_Kaynak belge_:

------

3-4 Mayıs tarihlerinde Avrupa Parlamentosu ve Avrupa Komisyonu tarafından Brüksel’de düzenlenen “Türkiye’de medya ve ifade özgürlüğü” konferansının ardından Sınır Tanımayan Gazeteciler (RSF) Türkiye Temsilcisi Erol Önderoğlu ve gazeteci İrfan Aktan konferansı değerlendirdi.
OHAL sonrası Avrupa Parlamentosu’nda Türkiye’yle ilgili çok sayıda gündem oluşturulduğunu, Avrupa Komisyonu’nun ise bu süreçte "geriden geldiğini" belirten Erol Önderoğlu, “Nihayet Avrupa Parlamentosu ile Avrupa Komisyonu’nu bir arada görme fırsatı bulduk. Ağır baskıların sürdüğü bir dönemde bu gündemin Avrupa siyasetinde yerini koruması bizim açımızdan olumluydu” dedi.
“Son iki yıl içinde 200’den fazla gazeteci tutuklandı. Bazıları tahliye edildi. Halen onlarcası tutuklu yargılanıyor. Avrupa’nın ciddi bir ses vermediği bu süreçte sadece son dört ay içinde 62 gazeteci çeşitli cezalara çarptırıldı. Bu gazetecilerin bir kısmına ağır hapis cezaları verildi. Türkiye’de hak arama yollarının kapalı olduğu bir ortamda Avrupa Birliği reform sürecinin samimi bir biçimde gündeme alınmasını hâlâ önemsiyoruz.”
“AİHM kararları adaleti geciktirecek ölçüde geç geliyorsa, bu siyasidir”

------

Kaynak belgede adı geçen kurum ve kuruluşlar hangileridir? Hepsini sıralayın. Satırların bu belgeyle hiçbir ilgisi yoktur.

------

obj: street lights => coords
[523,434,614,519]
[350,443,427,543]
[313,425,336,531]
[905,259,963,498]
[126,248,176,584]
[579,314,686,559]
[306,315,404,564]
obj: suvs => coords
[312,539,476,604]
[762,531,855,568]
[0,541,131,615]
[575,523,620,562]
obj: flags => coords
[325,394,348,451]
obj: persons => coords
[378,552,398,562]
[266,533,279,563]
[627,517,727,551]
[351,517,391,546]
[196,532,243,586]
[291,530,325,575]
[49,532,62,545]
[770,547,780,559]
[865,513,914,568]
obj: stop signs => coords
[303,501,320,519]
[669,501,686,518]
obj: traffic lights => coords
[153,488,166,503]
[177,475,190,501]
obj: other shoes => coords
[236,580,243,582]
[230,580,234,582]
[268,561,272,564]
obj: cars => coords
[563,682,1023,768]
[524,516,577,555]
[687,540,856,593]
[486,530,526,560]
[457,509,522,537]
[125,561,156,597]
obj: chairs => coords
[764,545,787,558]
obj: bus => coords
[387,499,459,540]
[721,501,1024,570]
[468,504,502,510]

------

_Alıştırma yanıtı_:
Avrupa Parlamentosu, Avrupa Komisyonu, Sınır Tanımayan Gazeteciler (RSF), Avrupa Birliği, AİHM